The key to this adobo is truly burning the chiles and spices. Try this at home; just open the windows and turn on the fan first.
- 8 dried cascabel or 2 pasilla chiles, seeds removed
- 3 ancho chiles, seeds removed
- 3 dried guajillo chiles, seeds removed
- 3 pasilla chiles, seeds removed
- 6 red jalapeños or Fresno chiles, halved, seeds removed
- 4 corn tortillas, plus more, warmed, for serving
- 1 teaspoon Mexican or Italian oregano
- 1 teaspoon allspice berries
- 2 cups fresh orange juice
- 2 pork tenderloins (about 2 pounds total), trimmed, silver skin removed
- Guacamole, Grilled Salsa Roja and Avocado-Tomatillo Salsa Verde, and lime wedges (for serving)
Preheat oven to 500°. Roast cascabel, ancho, guajillo, and pasilla chiles on a rimmed baking sheet until completely blackened, about 5 minutes. Transfer to a large bowl and pour in cold water to cover; let sit 30 minutes to soften. Drain.
Meanwhile, roast jalapeños, garlic, and 4 tortillas on a clean rimmed baking sheet until blackened and charred, 12–15 minutes.
Heat a dry small skillet over medium-high and toast oregano and cumin seeds, tossing often, until beginning to burn, about 1 minute. Transfer oregano and cumin to a small bowl. Char cloves and allspice, tossing often, until black and ashy, about 4 minutes.
Purée softened chiles, tortillas, jalapeños, garlic, oregano, cumin seeds, cloves, allspice, orange juice, and salt in a blender until smooth. Place pork in a large bowl and pour adobo over (meat should be submerged). Cover and chill at least 6 hours and up to 12 hours.
Remove pork from adobo, leaving as much paste on meat as possible, and let sit at room temperature 1 hour.
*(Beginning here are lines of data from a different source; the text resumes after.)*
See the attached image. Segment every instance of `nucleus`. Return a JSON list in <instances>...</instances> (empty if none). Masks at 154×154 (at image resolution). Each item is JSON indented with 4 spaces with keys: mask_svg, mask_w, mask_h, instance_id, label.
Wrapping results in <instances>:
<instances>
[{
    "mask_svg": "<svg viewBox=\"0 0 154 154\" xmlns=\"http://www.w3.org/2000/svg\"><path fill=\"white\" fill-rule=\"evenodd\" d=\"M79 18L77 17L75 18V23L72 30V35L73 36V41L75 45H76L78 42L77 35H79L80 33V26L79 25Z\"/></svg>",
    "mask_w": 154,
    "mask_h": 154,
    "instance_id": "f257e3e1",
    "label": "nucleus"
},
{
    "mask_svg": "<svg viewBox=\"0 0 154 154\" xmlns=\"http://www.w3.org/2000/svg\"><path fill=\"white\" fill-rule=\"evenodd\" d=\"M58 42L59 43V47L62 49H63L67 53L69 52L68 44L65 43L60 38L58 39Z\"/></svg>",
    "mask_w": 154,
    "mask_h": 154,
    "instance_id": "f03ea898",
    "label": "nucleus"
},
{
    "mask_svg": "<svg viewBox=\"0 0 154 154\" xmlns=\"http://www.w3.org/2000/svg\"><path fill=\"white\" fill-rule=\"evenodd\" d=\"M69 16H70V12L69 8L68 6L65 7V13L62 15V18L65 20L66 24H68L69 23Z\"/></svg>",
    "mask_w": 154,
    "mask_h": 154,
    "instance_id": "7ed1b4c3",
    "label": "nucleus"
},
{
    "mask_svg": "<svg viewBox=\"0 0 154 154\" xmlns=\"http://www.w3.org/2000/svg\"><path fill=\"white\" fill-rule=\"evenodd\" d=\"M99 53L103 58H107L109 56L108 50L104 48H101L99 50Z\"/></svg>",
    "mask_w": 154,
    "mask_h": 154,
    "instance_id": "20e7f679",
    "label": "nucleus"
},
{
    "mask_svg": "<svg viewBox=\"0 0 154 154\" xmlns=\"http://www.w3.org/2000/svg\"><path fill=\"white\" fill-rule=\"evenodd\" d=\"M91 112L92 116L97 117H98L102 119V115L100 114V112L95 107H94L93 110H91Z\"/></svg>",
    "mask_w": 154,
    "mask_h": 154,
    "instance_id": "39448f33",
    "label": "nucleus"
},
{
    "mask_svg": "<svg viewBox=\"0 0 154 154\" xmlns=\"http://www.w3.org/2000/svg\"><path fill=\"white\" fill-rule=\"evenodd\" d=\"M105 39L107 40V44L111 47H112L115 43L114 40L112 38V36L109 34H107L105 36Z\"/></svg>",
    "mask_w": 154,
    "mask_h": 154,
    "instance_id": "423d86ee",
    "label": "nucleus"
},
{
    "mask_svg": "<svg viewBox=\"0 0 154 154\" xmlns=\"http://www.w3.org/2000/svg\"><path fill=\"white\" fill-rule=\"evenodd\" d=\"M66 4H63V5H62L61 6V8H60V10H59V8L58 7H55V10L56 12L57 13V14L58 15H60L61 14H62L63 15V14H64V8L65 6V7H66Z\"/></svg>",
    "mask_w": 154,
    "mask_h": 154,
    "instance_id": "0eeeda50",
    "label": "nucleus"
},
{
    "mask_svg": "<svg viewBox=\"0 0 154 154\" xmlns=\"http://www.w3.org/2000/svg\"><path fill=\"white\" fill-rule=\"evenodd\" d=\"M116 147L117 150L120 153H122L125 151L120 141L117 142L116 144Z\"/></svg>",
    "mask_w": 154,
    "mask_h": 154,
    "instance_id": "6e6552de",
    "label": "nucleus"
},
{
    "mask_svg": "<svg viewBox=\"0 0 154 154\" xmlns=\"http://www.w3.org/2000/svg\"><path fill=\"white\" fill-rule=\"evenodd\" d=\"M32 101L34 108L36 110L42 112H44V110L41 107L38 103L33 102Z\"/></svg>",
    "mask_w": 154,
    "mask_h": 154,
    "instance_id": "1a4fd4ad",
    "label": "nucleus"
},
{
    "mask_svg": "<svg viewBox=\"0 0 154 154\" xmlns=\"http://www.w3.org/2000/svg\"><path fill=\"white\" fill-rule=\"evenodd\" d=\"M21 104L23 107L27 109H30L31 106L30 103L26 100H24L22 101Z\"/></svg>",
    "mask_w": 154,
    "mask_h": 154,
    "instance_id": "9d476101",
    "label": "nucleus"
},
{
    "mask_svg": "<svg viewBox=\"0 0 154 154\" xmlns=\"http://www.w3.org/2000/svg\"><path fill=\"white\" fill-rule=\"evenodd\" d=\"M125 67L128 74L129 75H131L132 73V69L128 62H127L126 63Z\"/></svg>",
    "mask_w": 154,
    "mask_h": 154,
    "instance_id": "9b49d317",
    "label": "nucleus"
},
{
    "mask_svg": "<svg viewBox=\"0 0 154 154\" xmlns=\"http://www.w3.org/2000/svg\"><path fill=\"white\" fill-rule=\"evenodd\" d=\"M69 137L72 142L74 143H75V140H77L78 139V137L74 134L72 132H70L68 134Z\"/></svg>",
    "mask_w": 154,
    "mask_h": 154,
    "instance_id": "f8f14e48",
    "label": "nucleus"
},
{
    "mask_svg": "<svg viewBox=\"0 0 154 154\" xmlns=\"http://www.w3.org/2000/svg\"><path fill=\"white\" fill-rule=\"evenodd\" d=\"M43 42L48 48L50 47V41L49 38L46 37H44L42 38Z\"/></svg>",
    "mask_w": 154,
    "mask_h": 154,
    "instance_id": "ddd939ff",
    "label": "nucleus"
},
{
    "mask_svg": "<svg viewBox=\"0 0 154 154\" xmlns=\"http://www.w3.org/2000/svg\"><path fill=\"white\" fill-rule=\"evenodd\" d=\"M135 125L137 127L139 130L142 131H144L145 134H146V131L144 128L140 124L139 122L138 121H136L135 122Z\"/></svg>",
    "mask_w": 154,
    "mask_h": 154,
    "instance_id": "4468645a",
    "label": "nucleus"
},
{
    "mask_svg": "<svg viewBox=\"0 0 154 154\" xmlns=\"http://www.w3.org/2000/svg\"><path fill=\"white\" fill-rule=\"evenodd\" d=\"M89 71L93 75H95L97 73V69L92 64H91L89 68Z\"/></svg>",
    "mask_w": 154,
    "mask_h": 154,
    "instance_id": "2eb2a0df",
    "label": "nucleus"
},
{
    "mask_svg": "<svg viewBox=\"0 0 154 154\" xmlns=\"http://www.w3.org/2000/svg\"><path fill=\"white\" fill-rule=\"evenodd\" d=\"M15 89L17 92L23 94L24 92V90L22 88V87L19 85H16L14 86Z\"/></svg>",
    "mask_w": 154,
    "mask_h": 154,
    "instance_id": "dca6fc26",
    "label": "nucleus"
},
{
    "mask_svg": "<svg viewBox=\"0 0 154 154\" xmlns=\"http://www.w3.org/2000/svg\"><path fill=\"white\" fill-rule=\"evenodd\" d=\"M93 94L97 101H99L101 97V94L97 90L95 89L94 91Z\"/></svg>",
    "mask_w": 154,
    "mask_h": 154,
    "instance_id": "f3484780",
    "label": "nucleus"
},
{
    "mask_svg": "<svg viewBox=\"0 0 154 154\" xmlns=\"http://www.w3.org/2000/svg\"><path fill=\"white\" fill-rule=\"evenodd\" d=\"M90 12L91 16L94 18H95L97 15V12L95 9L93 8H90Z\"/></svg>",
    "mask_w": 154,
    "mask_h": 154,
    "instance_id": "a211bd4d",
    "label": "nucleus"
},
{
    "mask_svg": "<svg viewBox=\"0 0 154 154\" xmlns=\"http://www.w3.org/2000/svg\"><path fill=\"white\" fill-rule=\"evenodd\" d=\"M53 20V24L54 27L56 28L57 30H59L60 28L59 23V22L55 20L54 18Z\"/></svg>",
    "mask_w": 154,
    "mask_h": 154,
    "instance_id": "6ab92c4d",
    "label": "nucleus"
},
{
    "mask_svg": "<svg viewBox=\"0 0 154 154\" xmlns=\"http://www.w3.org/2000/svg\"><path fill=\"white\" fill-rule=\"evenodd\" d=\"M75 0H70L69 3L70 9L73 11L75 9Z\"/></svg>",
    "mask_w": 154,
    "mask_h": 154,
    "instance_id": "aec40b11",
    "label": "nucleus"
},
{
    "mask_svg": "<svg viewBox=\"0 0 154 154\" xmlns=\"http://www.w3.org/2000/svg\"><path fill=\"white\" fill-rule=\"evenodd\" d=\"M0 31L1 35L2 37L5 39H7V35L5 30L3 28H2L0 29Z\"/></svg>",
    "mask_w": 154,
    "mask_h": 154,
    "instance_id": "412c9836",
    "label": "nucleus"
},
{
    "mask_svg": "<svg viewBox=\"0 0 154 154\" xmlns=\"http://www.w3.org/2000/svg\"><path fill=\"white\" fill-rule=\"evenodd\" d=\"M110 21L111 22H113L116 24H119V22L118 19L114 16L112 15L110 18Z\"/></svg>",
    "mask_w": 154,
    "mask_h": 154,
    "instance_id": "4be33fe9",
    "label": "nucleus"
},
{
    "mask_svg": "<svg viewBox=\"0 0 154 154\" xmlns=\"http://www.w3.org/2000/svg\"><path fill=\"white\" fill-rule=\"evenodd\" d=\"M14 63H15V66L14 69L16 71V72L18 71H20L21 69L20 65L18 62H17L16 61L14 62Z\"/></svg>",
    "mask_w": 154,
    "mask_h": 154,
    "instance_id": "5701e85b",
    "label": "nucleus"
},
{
Prepare a grill for medium-low heat. Grill pork, turning once after first 20 minutes, until an instant-read thermometer inserted into the thickest part registers 145°, 35–45 minutes. Transfer to a cutting board and let rest 15 minutes before thinly slicing.
Serve pork with tortillas, guacamole, Grilled Salsa Roja, Avocado-Tomatillo Salsa Verde, and lime wedges.